> [Part of a data file]
--- START ---

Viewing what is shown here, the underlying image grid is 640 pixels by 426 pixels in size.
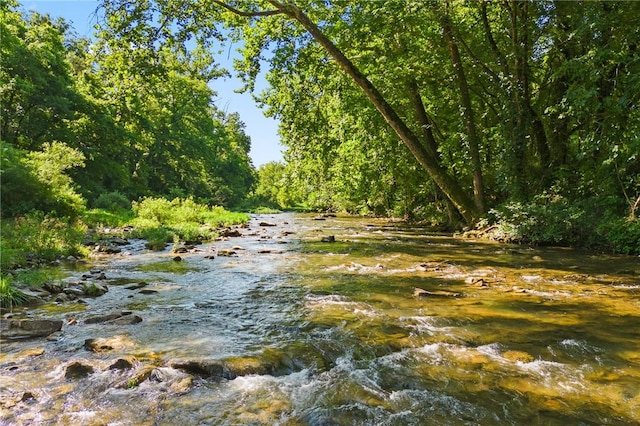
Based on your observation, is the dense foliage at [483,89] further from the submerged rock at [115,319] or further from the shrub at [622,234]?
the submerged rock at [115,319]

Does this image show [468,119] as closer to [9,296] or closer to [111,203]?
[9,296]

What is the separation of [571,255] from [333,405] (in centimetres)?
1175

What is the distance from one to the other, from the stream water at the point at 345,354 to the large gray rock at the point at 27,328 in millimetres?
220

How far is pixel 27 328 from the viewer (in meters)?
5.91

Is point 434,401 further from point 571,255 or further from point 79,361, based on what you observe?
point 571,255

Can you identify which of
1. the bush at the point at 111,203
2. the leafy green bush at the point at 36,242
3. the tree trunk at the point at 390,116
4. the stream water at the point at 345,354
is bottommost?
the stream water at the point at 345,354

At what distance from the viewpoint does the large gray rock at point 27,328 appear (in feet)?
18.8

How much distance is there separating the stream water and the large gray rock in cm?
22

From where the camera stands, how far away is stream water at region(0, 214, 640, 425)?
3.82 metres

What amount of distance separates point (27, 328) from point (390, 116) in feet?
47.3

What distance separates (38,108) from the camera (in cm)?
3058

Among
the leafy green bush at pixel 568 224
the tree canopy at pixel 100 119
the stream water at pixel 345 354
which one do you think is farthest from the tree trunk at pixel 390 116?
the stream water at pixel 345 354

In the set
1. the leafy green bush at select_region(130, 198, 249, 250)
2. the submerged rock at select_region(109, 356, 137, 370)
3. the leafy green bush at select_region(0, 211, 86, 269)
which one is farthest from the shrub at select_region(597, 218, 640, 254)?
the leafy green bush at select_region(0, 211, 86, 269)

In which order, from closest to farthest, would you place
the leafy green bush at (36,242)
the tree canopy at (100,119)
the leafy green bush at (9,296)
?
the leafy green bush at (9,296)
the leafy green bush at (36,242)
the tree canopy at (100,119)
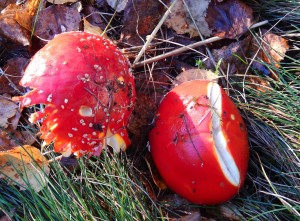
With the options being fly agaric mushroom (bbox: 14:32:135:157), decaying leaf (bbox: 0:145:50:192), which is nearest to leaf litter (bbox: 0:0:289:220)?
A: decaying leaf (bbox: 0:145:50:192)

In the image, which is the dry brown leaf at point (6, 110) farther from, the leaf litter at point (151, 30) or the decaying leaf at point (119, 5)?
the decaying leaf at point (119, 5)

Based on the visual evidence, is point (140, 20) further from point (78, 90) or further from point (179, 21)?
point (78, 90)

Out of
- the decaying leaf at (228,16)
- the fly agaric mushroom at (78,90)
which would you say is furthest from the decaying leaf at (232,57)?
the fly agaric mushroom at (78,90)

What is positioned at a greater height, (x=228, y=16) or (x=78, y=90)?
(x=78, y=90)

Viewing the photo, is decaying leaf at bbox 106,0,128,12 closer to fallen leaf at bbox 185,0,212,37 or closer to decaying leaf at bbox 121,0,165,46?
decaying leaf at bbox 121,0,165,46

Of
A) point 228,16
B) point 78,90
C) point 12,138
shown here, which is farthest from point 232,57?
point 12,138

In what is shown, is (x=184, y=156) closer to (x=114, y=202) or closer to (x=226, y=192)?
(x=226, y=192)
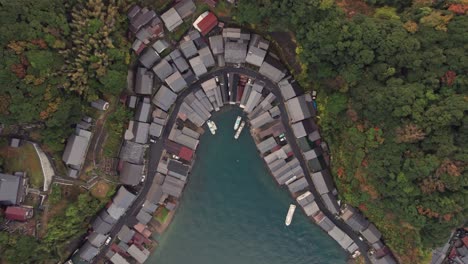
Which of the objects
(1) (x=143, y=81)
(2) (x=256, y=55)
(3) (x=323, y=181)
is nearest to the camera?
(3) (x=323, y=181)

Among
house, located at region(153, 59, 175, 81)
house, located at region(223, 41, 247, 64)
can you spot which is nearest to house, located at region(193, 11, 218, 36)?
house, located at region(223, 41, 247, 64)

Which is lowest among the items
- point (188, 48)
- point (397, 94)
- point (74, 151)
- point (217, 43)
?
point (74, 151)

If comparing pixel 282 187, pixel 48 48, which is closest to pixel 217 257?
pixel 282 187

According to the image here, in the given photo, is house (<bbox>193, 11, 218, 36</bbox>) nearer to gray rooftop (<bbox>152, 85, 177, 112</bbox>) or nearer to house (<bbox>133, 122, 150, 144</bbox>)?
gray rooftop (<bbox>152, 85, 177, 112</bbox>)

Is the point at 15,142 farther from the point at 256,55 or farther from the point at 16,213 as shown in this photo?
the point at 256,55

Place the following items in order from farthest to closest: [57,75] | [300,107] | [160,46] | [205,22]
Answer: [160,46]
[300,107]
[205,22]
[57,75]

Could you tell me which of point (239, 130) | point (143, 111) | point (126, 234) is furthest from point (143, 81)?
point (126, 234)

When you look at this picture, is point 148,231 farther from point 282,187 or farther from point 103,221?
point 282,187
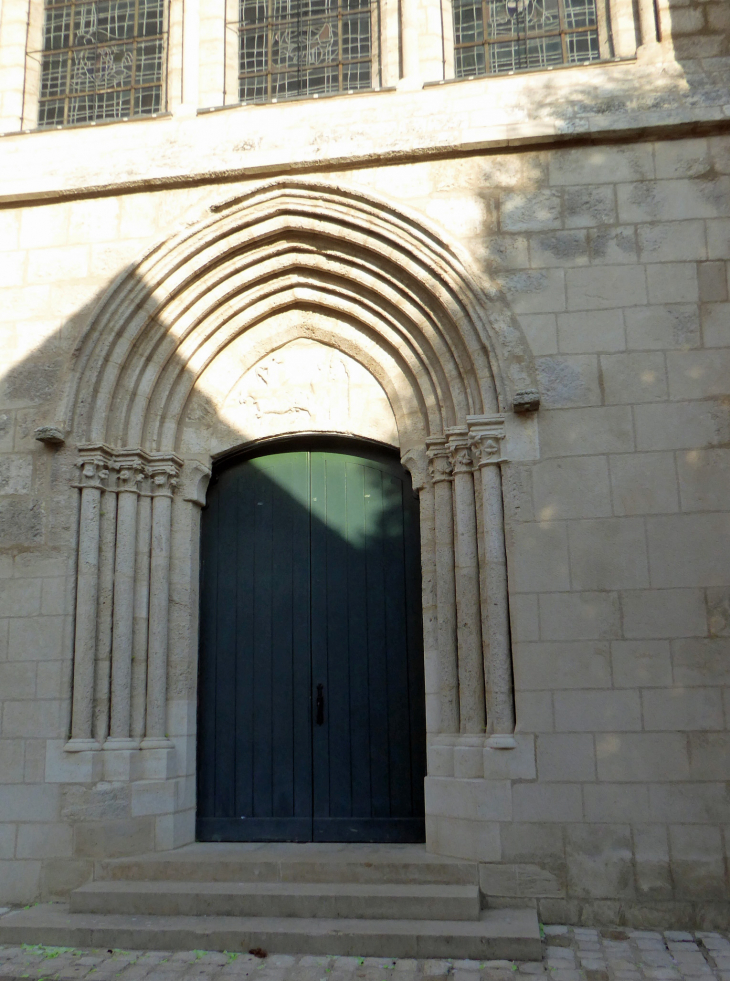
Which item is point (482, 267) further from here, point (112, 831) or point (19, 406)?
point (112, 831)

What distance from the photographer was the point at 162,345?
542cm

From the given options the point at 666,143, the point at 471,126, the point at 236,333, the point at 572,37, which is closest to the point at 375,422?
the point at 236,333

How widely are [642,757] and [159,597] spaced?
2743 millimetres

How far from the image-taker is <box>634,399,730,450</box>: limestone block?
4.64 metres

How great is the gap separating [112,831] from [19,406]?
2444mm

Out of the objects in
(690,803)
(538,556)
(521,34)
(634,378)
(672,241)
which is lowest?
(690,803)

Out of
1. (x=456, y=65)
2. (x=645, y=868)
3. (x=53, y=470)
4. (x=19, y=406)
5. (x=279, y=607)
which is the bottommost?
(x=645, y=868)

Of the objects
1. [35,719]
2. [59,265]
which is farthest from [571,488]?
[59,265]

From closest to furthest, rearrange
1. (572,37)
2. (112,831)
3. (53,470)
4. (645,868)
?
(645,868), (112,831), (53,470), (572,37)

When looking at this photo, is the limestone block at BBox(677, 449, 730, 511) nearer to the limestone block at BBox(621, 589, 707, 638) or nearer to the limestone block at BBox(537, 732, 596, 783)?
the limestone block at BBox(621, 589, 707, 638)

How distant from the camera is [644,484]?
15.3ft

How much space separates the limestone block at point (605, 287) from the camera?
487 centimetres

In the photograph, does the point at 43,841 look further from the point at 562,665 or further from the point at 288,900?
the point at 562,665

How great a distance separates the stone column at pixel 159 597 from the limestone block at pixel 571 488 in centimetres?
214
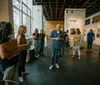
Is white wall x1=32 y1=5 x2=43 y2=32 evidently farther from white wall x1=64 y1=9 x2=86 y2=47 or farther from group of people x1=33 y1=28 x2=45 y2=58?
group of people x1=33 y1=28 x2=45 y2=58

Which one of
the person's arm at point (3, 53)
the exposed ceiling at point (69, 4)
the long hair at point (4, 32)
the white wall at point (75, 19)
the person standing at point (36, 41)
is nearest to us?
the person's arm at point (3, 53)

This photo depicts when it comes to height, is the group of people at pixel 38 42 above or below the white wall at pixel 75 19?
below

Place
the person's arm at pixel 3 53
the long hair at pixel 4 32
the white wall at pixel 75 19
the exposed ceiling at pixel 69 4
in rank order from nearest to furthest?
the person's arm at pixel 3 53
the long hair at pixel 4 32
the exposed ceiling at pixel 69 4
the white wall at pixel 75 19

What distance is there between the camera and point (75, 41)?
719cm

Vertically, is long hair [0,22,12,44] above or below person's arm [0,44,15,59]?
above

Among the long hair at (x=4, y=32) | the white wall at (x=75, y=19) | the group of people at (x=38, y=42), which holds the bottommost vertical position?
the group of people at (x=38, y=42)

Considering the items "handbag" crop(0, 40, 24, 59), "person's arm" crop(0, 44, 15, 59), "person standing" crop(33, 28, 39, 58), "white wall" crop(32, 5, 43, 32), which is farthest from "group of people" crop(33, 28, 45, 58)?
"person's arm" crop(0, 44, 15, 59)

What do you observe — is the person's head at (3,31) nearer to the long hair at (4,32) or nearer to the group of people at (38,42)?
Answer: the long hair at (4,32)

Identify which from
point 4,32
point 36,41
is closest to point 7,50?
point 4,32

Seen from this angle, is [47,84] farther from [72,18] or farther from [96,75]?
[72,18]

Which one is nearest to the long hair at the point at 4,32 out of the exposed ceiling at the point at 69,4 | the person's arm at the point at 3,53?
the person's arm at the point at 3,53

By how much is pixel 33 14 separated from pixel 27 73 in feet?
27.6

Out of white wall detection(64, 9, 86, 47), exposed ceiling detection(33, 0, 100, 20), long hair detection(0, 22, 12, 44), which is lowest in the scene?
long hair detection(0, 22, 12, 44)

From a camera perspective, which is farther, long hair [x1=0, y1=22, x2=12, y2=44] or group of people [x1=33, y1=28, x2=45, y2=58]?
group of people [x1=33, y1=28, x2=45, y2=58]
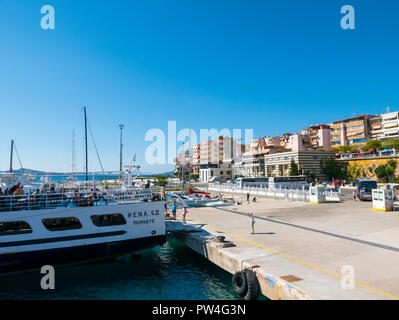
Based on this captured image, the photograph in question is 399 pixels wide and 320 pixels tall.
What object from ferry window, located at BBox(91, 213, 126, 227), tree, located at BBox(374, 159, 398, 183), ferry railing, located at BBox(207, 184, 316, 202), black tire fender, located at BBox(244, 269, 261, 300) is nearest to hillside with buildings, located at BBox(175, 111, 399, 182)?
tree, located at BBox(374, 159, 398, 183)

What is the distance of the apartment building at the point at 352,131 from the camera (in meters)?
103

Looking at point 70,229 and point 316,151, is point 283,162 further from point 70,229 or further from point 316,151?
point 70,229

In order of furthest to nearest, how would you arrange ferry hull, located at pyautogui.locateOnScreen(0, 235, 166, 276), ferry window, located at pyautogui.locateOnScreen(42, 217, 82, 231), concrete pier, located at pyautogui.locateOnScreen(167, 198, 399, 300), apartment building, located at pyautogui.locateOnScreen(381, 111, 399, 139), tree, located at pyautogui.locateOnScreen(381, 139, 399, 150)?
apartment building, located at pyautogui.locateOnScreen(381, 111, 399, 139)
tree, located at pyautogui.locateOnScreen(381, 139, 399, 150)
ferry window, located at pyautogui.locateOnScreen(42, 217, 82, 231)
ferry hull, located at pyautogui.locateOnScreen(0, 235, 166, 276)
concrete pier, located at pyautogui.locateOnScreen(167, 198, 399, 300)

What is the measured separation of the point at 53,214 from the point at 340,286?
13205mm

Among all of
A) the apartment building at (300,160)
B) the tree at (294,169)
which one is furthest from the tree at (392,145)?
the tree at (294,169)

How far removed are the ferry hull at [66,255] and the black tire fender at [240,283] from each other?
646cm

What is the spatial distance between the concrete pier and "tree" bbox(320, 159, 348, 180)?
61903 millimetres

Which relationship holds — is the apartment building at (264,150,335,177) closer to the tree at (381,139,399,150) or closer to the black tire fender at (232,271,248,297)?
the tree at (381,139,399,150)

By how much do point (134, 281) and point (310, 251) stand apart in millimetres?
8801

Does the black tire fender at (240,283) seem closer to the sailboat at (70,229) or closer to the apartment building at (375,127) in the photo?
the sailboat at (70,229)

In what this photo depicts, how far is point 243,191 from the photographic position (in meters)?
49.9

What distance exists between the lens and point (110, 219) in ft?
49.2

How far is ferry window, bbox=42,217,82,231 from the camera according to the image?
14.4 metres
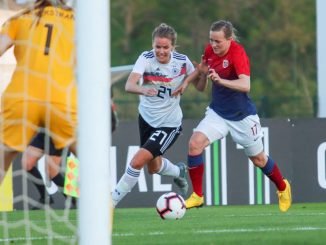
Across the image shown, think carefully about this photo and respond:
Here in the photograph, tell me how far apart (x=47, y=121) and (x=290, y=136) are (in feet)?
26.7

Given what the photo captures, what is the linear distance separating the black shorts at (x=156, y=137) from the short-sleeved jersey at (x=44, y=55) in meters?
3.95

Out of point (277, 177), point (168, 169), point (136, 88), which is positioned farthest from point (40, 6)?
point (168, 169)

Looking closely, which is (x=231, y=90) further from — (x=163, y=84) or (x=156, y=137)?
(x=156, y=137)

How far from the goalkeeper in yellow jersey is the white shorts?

--- END ---

> [Do this] Gather every line above that contains the word "farthest", and copy each of those lines in full.

> [Complete answer]
which one do you think is farthest from the tree trunk at pixel 390 116?
which one is farthest from the shrub at select_region(597, 218, 640, 254)?
In which order, from closest to farthest, would you place
shown here, which is farthest from point 232,57?
Place the following items in order from farthest to closest: [57,75] | [300,107] | [160,46] | [205,22]
which is farthest from [571,488]?
Considering the items "handbag" crop(0, 40, 24, 59), "person's arm" crop(0, 44, 15, 59), "person standing" crop(33, 28, 39, 58), "white wall" crop(32, 5, 43, 32), which is farthest from "group of people" crop(33, 28, 45, 58)?
Out of point (277, 177), point (168, 169), point (136, 88), which is positioned farthest from point (40, 6)?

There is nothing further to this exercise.